(A block of data)
___
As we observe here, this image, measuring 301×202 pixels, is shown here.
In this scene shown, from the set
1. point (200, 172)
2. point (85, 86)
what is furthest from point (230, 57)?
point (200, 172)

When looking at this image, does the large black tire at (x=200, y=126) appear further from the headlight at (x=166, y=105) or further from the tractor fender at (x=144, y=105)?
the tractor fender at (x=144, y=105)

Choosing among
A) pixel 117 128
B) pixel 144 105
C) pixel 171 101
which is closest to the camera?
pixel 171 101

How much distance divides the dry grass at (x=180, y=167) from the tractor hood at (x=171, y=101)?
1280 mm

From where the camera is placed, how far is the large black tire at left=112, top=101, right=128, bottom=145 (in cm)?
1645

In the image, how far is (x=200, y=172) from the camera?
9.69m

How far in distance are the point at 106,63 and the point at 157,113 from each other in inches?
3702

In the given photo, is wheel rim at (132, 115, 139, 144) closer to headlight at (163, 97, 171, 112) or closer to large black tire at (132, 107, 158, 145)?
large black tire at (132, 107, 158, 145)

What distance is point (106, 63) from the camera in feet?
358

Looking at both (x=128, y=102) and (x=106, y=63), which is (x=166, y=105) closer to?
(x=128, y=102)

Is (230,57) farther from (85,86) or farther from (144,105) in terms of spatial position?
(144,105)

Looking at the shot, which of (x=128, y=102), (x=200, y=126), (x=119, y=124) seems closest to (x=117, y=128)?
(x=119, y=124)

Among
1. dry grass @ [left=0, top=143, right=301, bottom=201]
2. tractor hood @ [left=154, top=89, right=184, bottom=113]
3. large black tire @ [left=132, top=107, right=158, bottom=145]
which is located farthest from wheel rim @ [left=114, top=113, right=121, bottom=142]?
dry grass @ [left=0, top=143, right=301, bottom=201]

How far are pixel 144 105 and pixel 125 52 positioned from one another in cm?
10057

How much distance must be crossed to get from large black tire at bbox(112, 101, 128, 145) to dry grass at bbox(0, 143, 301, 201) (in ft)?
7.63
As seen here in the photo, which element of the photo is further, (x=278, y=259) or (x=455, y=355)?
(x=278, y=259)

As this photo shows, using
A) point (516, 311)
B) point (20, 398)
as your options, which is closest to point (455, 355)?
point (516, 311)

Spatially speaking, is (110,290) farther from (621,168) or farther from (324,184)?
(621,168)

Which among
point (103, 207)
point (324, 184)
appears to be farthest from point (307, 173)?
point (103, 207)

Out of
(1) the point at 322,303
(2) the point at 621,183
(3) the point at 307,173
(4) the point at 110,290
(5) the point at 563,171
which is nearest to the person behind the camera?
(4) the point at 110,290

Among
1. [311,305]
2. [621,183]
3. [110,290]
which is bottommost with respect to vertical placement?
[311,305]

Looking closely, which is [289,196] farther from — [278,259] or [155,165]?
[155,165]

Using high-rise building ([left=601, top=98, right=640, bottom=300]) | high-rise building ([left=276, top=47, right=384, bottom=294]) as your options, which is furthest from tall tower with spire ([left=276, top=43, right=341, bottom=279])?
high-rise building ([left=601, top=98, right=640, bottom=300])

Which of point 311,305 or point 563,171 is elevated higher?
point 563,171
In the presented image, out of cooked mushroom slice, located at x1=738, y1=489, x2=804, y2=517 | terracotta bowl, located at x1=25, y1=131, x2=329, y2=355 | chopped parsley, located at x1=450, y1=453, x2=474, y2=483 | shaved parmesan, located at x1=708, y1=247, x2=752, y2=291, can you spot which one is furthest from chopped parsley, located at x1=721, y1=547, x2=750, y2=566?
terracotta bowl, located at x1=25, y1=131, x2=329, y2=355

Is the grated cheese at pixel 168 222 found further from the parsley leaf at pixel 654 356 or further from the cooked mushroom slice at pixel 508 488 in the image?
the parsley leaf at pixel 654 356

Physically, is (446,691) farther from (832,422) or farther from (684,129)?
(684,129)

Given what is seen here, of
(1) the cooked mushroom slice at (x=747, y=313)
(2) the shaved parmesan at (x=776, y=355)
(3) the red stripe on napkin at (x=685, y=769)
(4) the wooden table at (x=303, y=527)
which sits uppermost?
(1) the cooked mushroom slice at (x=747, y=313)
___
Exactly reproduce the lines from the one containing "Which of point" through the end of the records, and only those lines.

Which of point 311,305 or point 563,171 is elevated higher?
point 563,171
In the presented image, out of cooked mushroom slice, located at x1=738, y1=489, x2=804, y2=517 | terracotta bowl, located at x1=25, y1=131, x2=329, y2=355 | chopped parsley, located at x1=450, y1=453, x2=474, y2=483 | shaved parmesan, located at x1=708, y1=247, x2=752, y2=291, can you spot which one is furthest from chopped parsley, located at x1=721, y1=547, x2=750, y2=566?
terracotta bowl, located at x1=25, y1=131, x2=329, y2=355

Is the grated cheese at pixel 168 222 found further from the parsley leaf at pixel 654 356 or further from the cooked mushroom slice at pixel 508 488 in the image?
the parsley leaf at pixel 654 356

Physically, is (446,691) farther from (832,422) or farther from (684,129)?
(684,129)

Given what is seen here, of
(1) the cooked mushroom slice at (x=747, y=313)
(2) the shaved parmesan at (x=776, y=355)
(3) the red stripe on napkin at (x=685, y=769)
(4) the wooden table at (x=303, y=527)
which sits uppermost?
(1) the cooked mushroom slice at (x=747, y=313)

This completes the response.